Try it: Exact copies of the lines below are the goal; any images in them are dropped.

Given data:
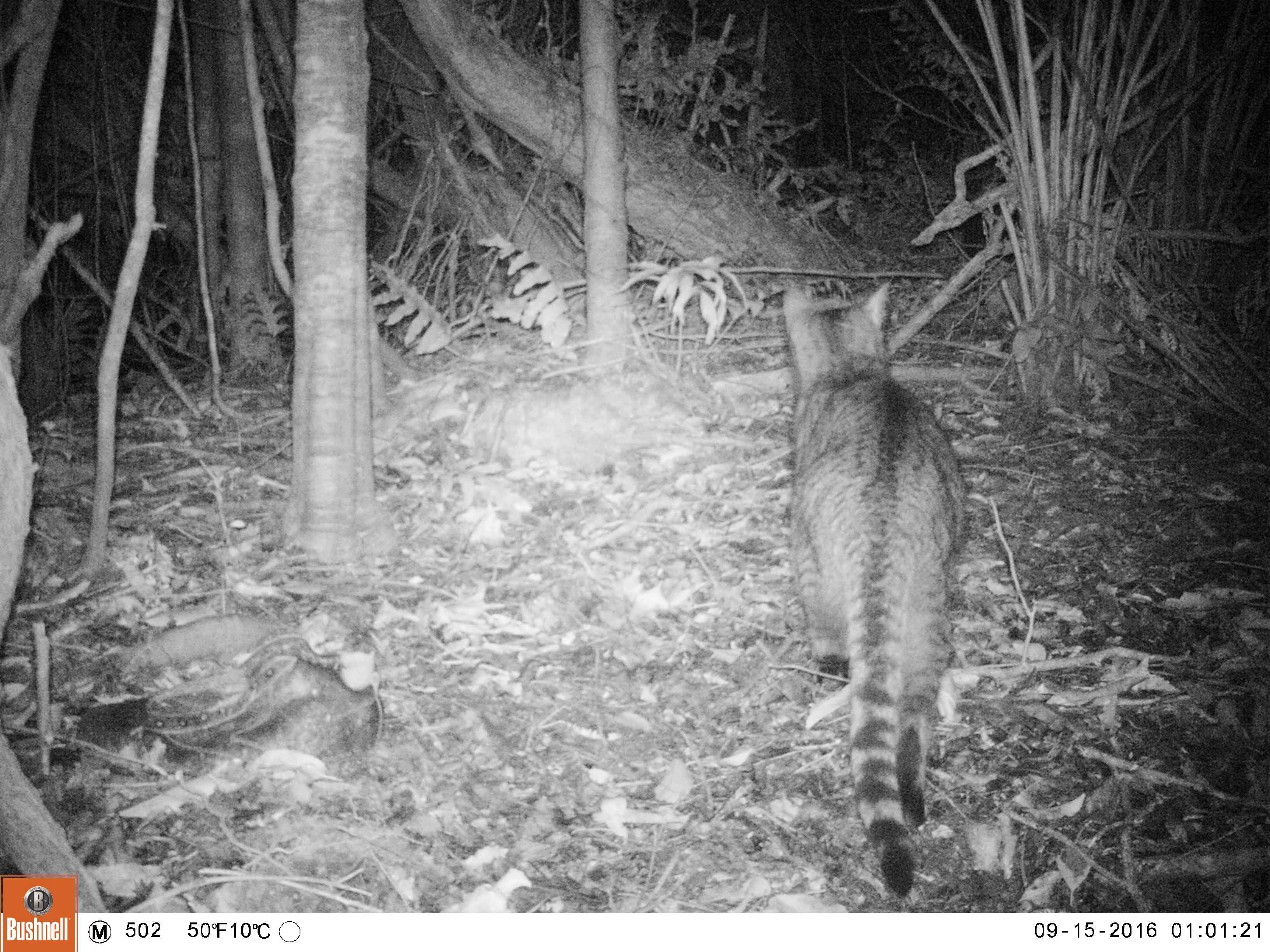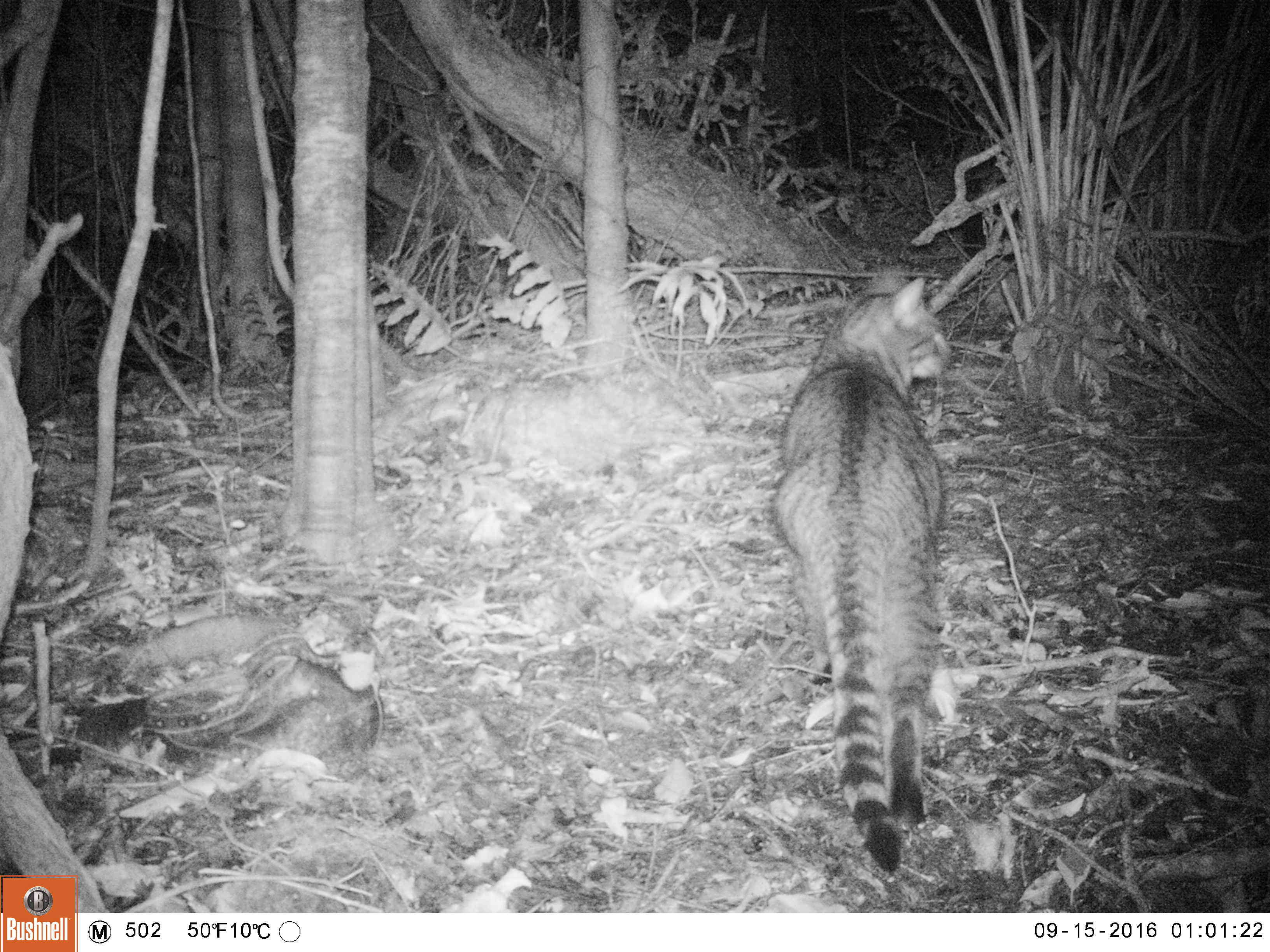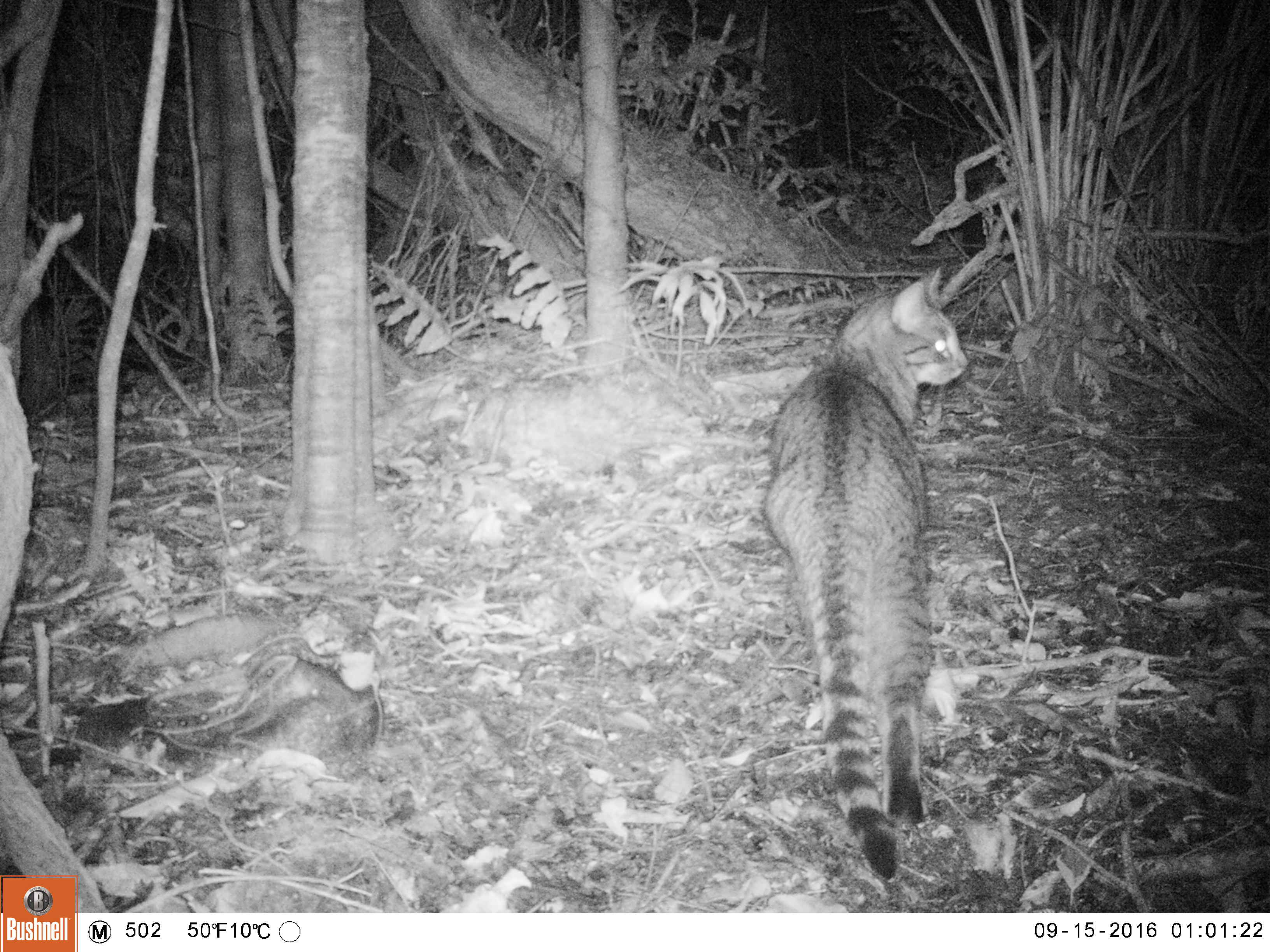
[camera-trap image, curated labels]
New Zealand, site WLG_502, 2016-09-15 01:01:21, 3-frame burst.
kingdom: Animalia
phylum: Chordata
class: Mammalia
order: Carnivora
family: Felidae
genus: Felis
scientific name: Felis catus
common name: domestic cat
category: cat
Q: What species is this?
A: Cat (domestic cat) (Felis catus).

Answer to the exercise:
[camera-trap image, curated labels]
New Zealand, site WLG_502, 2016-09-15 01:01:21, 3-frame burst.
kingdom: Animalia
phylum: Chordata
class: Mammalia
order: Carnivora
family: Felidae
genus: Felis
scientific name: Felis catus
common name: domestic cat
category: cat
Q: What species is this?
A: Cat (domestic cat) (Felis catus).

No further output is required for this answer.